[Spatial relation data]

━━━━

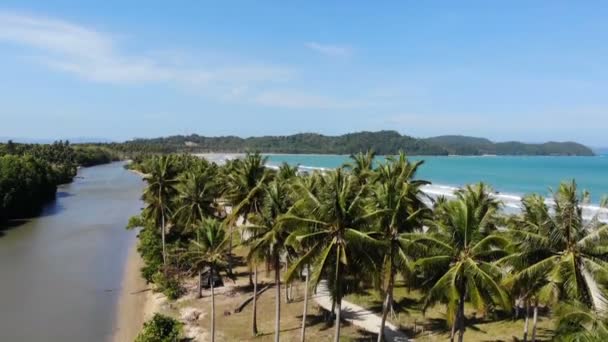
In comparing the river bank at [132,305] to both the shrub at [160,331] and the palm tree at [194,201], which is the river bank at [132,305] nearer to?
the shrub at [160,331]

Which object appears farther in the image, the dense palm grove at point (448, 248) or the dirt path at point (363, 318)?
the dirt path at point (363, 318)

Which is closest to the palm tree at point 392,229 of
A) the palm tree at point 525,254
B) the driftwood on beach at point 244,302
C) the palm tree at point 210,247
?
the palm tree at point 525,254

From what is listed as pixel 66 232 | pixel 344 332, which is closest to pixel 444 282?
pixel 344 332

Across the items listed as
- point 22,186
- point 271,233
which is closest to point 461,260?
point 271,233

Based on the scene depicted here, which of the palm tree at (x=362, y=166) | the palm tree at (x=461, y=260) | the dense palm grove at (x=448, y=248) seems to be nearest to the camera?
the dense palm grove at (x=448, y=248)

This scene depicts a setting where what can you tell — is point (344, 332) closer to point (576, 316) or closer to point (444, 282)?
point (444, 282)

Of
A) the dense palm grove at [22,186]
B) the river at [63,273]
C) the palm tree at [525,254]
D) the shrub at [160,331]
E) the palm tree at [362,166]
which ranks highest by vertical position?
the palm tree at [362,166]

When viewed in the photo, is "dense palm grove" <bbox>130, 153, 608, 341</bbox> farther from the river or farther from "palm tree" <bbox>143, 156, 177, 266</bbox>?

━━━━

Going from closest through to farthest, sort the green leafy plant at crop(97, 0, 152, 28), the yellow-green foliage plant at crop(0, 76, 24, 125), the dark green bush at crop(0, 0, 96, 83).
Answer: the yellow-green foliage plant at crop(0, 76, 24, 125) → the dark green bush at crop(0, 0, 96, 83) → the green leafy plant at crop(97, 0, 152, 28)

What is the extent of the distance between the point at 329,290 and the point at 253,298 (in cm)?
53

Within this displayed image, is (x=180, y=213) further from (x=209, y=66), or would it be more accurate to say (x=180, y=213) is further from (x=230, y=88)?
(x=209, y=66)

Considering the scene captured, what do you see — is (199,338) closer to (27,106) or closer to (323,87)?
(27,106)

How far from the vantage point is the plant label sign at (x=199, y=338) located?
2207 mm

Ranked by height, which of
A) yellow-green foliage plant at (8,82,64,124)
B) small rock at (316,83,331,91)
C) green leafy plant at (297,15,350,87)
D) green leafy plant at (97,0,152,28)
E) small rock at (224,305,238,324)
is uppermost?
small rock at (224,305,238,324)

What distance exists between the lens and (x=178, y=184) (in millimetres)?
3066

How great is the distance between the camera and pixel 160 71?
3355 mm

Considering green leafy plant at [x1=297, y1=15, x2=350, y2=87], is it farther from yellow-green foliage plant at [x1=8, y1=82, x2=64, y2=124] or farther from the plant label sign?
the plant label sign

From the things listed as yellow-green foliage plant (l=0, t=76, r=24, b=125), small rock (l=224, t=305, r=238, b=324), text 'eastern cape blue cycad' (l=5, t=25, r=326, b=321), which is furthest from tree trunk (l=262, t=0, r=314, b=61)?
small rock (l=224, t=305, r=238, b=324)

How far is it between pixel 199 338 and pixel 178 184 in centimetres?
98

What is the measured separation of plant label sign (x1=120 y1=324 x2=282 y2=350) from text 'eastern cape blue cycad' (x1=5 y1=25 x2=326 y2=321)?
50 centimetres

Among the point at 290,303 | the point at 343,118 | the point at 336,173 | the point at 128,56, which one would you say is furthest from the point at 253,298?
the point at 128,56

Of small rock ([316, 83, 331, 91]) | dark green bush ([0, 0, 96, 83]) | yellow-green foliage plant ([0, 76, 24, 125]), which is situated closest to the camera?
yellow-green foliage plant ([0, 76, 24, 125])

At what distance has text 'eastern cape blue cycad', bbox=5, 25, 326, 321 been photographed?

━━━━

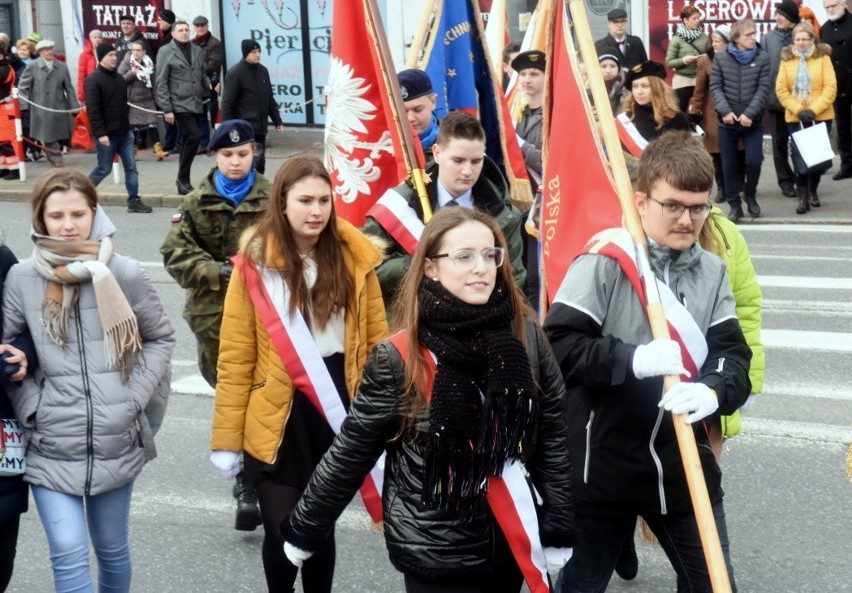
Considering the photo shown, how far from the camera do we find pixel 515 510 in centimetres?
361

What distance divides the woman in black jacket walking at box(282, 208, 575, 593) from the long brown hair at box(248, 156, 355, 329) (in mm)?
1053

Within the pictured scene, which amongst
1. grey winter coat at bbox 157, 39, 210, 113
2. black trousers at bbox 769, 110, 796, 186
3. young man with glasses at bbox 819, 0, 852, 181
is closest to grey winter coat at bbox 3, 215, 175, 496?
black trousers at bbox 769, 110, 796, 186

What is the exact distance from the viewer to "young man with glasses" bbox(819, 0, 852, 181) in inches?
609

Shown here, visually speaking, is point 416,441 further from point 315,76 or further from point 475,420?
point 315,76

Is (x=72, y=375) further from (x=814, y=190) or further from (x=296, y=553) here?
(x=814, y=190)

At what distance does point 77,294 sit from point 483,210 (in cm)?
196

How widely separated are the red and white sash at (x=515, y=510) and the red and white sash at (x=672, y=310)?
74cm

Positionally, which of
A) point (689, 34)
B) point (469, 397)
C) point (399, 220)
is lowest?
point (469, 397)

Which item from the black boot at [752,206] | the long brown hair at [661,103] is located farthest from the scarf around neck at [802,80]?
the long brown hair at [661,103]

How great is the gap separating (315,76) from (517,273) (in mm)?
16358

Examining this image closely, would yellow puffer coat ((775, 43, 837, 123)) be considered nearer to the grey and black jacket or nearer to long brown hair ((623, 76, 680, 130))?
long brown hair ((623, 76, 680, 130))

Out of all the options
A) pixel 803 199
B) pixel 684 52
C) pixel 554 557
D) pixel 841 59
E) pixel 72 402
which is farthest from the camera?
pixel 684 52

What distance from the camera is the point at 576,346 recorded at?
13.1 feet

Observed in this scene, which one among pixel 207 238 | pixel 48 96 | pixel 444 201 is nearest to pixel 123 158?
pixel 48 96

━━━━

_PROBLEM DETAILS_
Rewrite the listing starting at the line containing "Which is closest to the" and ending at the line containing "When viewed in", changing "driftwood on beach" to "driftwood log" and leaving everything else as it is.

_EXERCISE OUTPUT_
Which is closest to the palm tree at point 392,229 of
A) the palm tree at point 525,254
B) the driftwood log at point 244,302
C) the palm tree at point 210,247
?
the palm tree at point 525,254

From what is listed as pixel 66 232 | pixel 344 332, which is closest to pixel 444 282?
pixel 344 332

Across the items listed as
- point 22,186
- point 271,233
which is closest to point 461,260?
point 271,233

Based on the scene depicted here, which of the palm tree at (x=362, y=166) | the palm tree at (x=461, y=260) | the dense palm grove at (x=448, y=248) seems to be nearest to the camera?
the dense palm grove at (x=448, y=248)

This scene depicts a setting where what can you tell — is point (344, 332) closer to point (576, 316) or closer to point (444, 282)?
point (444, 282)

Of
A) the dense palm grove at [22,186]
B) the river at [63,273]
C) the palm tree at [525,254]
D) the shrub at [160,331]
E) the palm tree at [362,166]
which ranks highest by vertical position?
the palm tree at [362,166]

When viewed in the photo, is "dense palm grove" <bbox>130, 153, 608, 341</bbox> farther from the river or farther from "palm tree" <bbox>143, 156, 177, 266</bbox>?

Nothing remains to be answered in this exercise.